"we make our own gravity, to give weight to things
but then they fall and they break, and gravity sings"
Some design-geek at Frog Design thinks that iPods are "universally" described as "clean" because the iPod "references bathroom materials." It's kind of a silly little think-piece, not least in that it makes a point and then throws out a lot of unrelated arguement in an attempt to hide the fact that it doesn't really make much of a case for what might otherwise be an interesting assertion. But that's not what I'm writing about.
A comment in-thread lead me to this insight: Being a "Mac Person" is a little like being a mason.
Which is to say, to be a "Mac Person" is to feel that you belong to something, while at the same time feeling yourself to be different from other (lesser) people. If you belong to a secret society of some kind, you feel both privileged to belong, and empowered by your connection to that society.
Membership in the secret society comes with a cost: Dues, expenses for robes or other paraphernalia (as Stetson Kennedy wrote in his book about infiltrating the Klan), and any opportunity cost associated with providing expected assistance to other members. Any extra costs are obviously assumed to be at least offset by benefits, by "believers" in the secret society. Those costs are their "dues"; they're what they pay for the privilege of being made special by the organization.
Committing to the Apple Way has similar costs: Software is more expensive and less plentiful; hardware is often proprietary (as with iPod peripherals), or hardware options more limited (if you don't believe it, try to buy a webcam off the shelf at a mainstream store); software conventions are different, and require retraining. Apple users (rationally) presume there to be offsetting benefits, typically cast in terms of usability. My own experience using and supporting Macs tells me that those benefits are illusory, but that's beside the point: Mac users assume them to exist, and act on that assumption.
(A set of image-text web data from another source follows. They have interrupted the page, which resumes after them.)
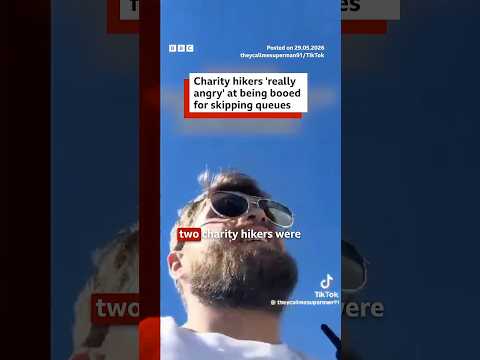 Charity hikers 'really angry' at being booed for skipping queues at Yr Wyddfa summit. #BBCNews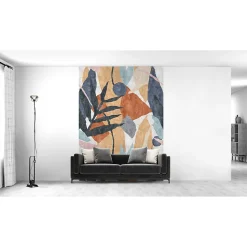 Papier peint panoramique intissé géométrique gris, bleu, orange, 4lés, L.280 x l.200cm IDPanneaux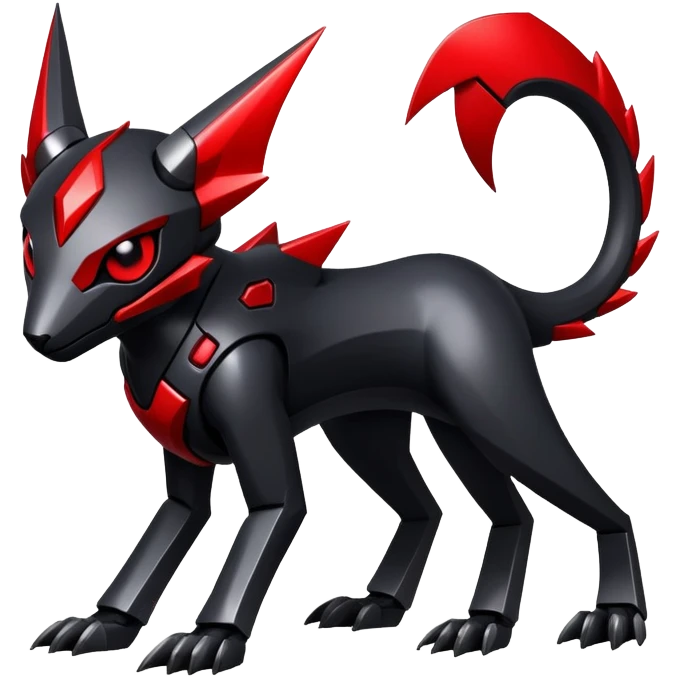 Modern futuristic black dark fakemon-creature with red accents emoji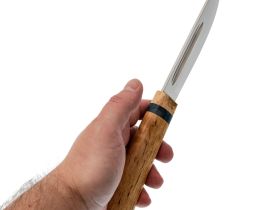 Нож Северный средний, сталь 65Х13, карельская береза с цветной вставкой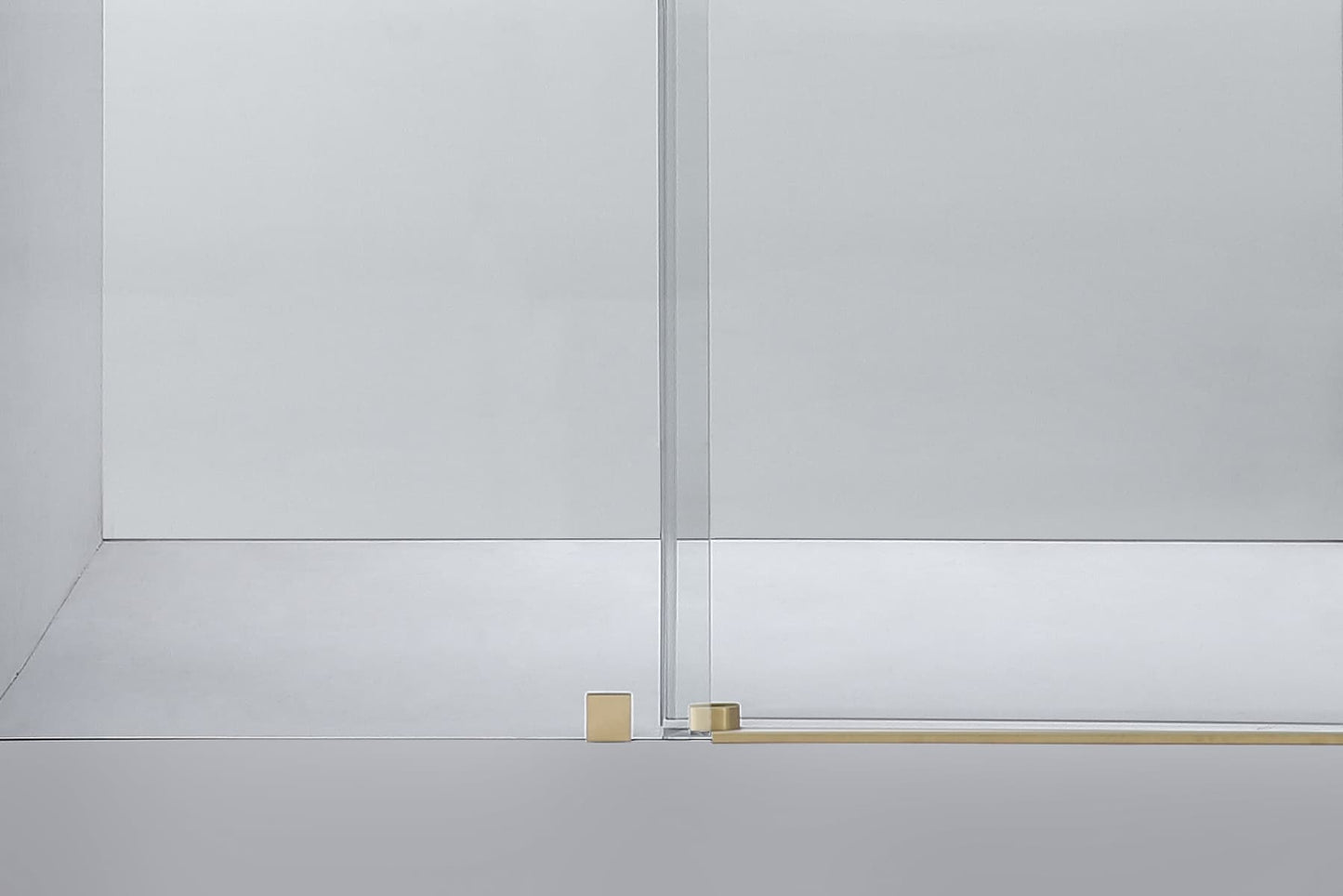 Ratel 4 WHEELS ROUND FRAMELESS 10MM THICK TEMPERED GLASS SHOWER DOOR ON BATHTUB 60"W x 58"H - Brushed Gold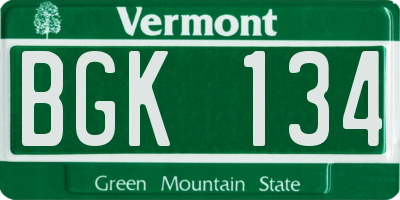 VT license plate BGK134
But they also gain a sense of superiority from it, and they get that reinforced every time they pay more for something, every time they have a document interchange problem with a Windows-using compatriot, every time have a problem figuring out what to do when they sit down at a non-Mac microcomputer.
The extra cost is understood as an investment. They are paying dues. Being a Mac Person is, in that way, a little like being a Mason. Or at least, a little like what we might imagine it's like to be a Mason, since most of us have never actually met one.